Returning the 9/11 case to a Guantanamo-based military commission, where it was in pretrial proceedings before being dropped earlier this year, could preempt efforts on Capitol Hill to ban civilian trials for the 9/11 suspects. The potential move could be attractive to Obama because it might help him win support for funding and legislative changes needed to close Guantanamo, which he’d initially pledged to do by the beginning of this year, by purchasing an Illinois prison to house remaining war-on-terror inmates from the controversial Caribbean island jail.

However, putting the 9/11 suspects into a military tribunal would not go far enough to satisfy some lawmakers who oppose civilian trials for any of the Guantanamo detainees. And it would not meet a central demand of one of those trying to broker a deal with the White House, Sen. Lindsey Graham (R-S.C.). He has said he will vote for such a package only if it includes a preventive detention law—something the White House opposes.

“We’ve argued from the day Attorney General Eric Holder announced his unilateral decision to try these terrorists in federal court in lower Manhattan that military commissions at Guantanamo Bay are the appropriate way to deal with such terrorists and we hope the President now agrees,” said Aaron Harison, the executive director of Keep America Safe, a new group launched by Liz Cheney, daughter of former Vice President Dick Cheney, and others to advocate “legislation and executive action that enhances the national security of the United States.”

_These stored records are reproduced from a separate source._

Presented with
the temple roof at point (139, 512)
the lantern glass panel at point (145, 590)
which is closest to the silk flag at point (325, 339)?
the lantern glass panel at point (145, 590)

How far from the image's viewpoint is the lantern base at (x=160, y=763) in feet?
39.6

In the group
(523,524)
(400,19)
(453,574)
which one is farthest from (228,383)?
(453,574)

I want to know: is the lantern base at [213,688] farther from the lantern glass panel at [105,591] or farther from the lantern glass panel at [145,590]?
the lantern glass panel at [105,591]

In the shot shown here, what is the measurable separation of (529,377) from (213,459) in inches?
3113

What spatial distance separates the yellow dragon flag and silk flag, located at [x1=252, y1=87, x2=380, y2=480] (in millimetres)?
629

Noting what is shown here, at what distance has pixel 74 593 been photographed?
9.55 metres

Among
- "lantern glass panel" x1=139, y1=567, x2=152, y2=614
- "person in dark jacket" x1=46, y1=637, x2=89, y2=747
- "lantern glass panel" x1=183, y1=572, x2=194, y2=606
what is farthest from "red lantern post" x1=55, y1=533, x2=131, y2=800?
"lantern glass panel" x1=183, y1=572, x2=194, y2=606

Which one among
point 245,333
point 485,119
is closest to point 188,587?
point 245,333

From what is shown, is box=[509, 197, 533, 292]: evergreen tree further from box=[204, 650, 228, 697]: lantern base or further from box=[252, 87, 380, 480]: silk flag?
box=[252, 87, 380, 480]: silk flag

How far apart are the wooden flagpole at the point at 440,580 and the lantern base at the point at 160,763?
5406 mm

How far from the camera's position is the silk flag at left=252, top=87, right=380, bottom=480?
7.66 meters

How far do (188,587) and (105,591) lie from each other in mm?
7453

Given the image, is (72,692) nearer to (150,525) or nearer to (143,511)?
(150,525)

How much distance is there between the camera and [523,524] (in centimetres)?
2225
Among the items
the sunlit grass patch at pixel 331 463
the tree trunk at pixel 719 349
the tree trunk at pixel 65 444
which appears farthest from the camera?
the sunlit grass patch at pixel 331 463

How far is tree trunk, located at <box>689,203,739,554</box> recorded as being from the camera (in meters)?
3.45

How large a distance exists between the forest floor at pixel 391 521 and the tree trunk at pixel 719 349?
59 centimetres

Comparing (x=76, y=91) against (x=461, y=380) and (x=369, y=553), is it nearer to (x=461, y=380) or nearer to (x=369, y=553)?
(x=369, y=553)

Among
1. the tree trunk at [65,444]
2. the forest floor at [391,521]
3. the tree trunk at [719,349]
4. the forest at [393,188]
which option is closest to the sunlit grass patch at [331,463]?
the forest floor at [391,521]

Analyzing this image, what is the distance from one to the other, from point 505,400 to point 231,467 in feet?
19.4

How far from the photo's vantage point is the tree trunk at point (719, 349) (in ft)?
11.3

“Backing down and moving the KSM trial to a military commission will not mollify Republicans, it will embolden them,” said Ken Gude, who studies detainee issues for the liberal Center for American Progress think tank. “A federal criminal trial for KSM is in the best interests of the United States and President Obama needs to stand up for what is right even if it is politically unpopular.”

The Obama Administration has never rejected the military commission option. Even Holder opted to send several Guantanamo prisoners for trials in that forum. But Obama and other officials expressed a preference for using civilian courts “whenever feasible.”

Some observers said it was odd that Obama might be in a position where fulfilling his vow to close Guantanamo depends on him opting largely, or even exclusively, for military-delivered justice.

“The Obama administration has not made much of an effort to defend—publicly or internationally—the reformed military commissions, and now it may find itself relying on them more than it ever expected,” said Matthew Waxman, a Columbia Law School professor and former Pentagon detainee affairs chief. “During the Bush years, military commissions and Guantanamo were always seen as going hand in hand. Now it turns out that accepting one of them may be the price of eliminating the other.”